Task to carry out: Put the records in the stretch from the line containing "How far is pixel" through the line containing "529 millimetres" into a Markdown table with the columns Row and Line. Number each row and leave out blank lines.

Records supplied:
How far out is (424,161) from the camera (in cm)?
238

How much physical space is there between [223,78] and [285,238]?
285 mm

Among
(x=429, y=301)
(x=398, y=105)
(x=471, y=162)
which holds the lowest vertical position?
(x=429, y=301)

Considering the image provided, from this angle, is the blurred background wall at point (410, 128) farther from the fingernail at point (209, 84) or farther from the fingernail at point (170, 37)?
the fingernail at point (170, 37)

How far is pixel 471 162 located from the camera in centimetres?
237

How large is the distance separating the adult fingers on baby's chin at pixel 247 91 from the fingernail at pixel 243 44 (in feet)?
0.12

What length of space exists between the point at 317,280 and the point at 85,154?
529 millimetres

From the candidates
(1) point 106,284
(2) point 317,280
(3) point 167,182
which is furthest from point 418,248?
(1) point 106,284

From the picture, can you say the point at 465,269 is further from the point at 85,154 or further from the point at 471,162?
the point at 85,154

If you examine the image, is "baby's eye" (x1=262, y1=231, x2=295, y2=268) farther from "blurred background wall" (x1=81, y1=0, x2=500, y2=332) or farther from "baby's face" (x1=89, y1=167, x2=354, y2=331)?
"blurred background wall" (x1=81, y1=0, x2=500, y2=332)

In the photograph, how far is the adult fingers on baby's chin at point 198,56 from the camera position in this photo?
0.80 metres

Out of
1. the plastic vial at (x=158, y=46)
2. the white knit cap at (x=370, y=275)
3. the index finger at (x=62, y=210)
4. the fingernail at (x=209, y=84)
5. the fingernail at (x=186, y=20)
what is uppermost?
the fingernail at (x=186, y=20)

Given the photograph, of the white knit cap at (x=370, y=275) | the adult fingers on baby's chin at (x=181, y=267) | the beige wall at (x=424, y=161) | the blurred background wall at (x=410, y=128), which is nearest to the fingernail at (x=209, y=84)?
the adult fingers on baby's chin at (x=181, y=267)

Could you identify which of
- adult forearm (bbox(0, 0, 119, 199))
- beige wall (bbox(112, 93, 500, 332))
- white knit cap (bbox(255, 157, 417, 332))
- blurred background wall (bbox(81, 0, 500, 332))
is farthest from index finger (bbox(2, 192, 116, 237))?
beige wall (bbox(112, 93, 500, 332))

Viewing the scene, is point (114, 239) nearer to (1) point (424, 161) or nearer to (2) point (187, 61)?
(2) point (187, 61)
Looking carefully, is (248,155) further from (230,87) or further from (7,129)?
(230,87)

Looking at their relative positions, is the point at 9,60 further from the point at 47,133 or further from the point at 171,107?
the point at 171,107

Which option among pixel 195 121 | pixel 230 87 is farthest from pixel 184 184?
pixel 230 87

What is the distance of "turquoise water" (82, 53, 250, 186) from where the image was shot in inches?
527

Answer below:
| Row | Line |
|---|---|
| 1 | How far is pixel 471 162 located from the camera in centimetres? |
| 2 | 237 |
| 3 | How large is the distance separating the adult fingers on baby's chin at pixel 247 91 from the fingernail at pixel 243 44 (in feet)? |
| 4 | 0.12 |
| 5 | What length of space exists between the point at 317,280 and the point at 85,154? |
| 6 | 529 millimetres |